La présidente de la Commission européenne en réunion par visio conférence (crédit : Commission européenne)

Cela fait plus de trente ans que l’aide humanitaire fonctionne au niveau européen. Et en autant de temps que je l’observe, je n’ai rarement vu une telle réaction aussi sous-proportionnée.

Une Europe ni inactive ni impuissante

Dans la crise actuelle, épidémique, les institutions européennes ne sont pas restées sans rien faire. Au contraire. Les mesures prises, notamment, pour soutenir l’activité ou préserver le marché unique sont plutôt audacieuses et rapides.

Des tabous qui volent en éclat au plan économique

On déroge au pacte de stabilité (une petite révolution). On ferme les frontières extérieures. On tolère la fermeture des frontières intérieures, avec juste la préconisation de couloirs ‘verts’ pour l’acheminement de marchandises. Les aides d’États exceptionnelles sont approuvées à la file, de façon quasi-automatique. Sans oublier le mode de décision totalement revu. En quelques jours, ce qui était impossible hier (visio-conférence, vote par mail, délégation de décision aux ambassadeurs, etc.) devient possible aujourd’hui.

Une protection civile déclenchée…

Le mécanisme de protection civile a été déclenché. Dès le 28 janvier, à la demande la France, surtout pour organiser les rapatriements de citoyens coincés à l’étranger. Un marché public a été lancé en urgence, pour acheter des masques et des respirateurs (masques avec respiration). Mais le rythme reste lent, très lent, par rapport à l’ampleur de la crise (1). Les premières livraisons n’auront lieu que début avril. C’est tard… Et finalement c’est faible. Alors que les hôpitaux italiens crient famine, que l’Espagne pourrait à son tour être submergée, la réponse n’est pas à la hauteur.
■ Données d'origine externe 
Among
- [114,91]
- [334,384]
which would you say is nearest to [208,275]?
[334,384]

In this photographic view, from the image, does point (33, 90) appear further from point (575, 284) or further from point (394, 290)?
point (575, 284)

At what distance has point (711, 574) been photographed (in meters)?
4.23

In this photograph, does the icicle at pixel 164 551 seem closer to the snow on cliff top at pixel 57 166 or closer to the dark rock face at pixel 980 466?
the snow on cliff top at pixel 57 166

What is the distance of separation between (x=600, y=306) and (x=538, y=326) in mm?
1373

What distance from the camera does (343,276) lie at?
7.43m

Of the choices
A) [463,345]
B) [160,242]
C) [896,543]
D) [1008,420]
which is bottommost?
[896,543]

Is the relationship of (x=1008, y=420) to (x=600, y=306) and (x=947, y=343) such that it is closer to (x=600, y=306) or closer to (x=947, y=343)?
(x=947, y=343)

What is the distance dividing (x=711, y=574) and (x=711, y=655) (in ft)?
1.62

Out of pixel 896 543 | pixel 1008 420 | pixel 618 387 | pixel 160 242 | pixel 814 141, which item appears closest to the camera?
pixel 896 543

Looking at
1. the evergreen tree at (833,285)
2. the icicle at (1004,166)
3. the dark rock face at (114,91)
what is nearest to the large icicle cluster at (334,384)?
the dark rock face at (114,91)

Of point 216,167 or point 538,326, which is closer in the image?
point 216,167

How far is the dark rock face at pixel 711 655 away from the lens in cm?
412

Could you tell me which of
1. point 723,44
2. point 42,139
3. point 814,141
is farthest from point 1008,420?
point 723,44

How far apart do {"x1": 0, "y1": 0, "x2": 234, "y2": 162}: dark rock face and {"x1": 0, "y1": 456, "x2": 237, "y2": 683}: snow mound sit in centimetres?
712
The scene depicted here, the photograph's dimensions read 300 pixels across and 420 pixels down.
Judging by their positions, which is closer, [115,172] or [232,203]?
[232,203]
… Mais en sous-régime par rapport à l’ampleur de la crise

Le corps médical européen n’a pas été déclenché, il a disparu corps et bien (lire : Le corps médical européen ne répond plus). La fameuse décision prise sous Jean-Claude Juncker de pouvoir utiliser l’instrument de l’aide humanitaire sur le territoire européen, laissé de côté (2). Quant au commandement médical européen (un projet de la PESCO) ou au hub logistique, il est encore dans les cartons. Les structures militaires de l’UE (état-major de l’UE … ), ou proches d’elle, continuent de fonctionner, mais sans aucune coordination. L’Allemagne et l’Autriche déclenchent au bout de trois semaines la clause de solidarité. Personne ne répond au bout du fil. Etc.

Étonnant !

Dans les années 1990 l’aide humanitaire pulsait le rythme européen

En 1989, quand il s’est agi d’envoyer des secours en Roumanie, lors de la révolution de palais qui a mis à bas Ceaușescu, en pleines vacances de Noël, il ne fallait que quelques heures pour débloquer les fonds, choisir des opérateurs et les camions de secours partaient (lire : La Commission européenne déclenche une aide d’urgence à la Roumanie). Idem durant la guerre de Yougoslavie qui a servi de test grandeur nature à l’office européen d’aide humanitaire (ECHO), créé en 1992, devenue une direction générale complète. Durant des années, les ‘humanitaires’ européens ont été sur tous les fronts : de la Tchétchénie à la Syrie aujourd’hui. Et certains ont perdu la vie. Pourquoi ne sont-ils pas sur le front aujourd’hui ?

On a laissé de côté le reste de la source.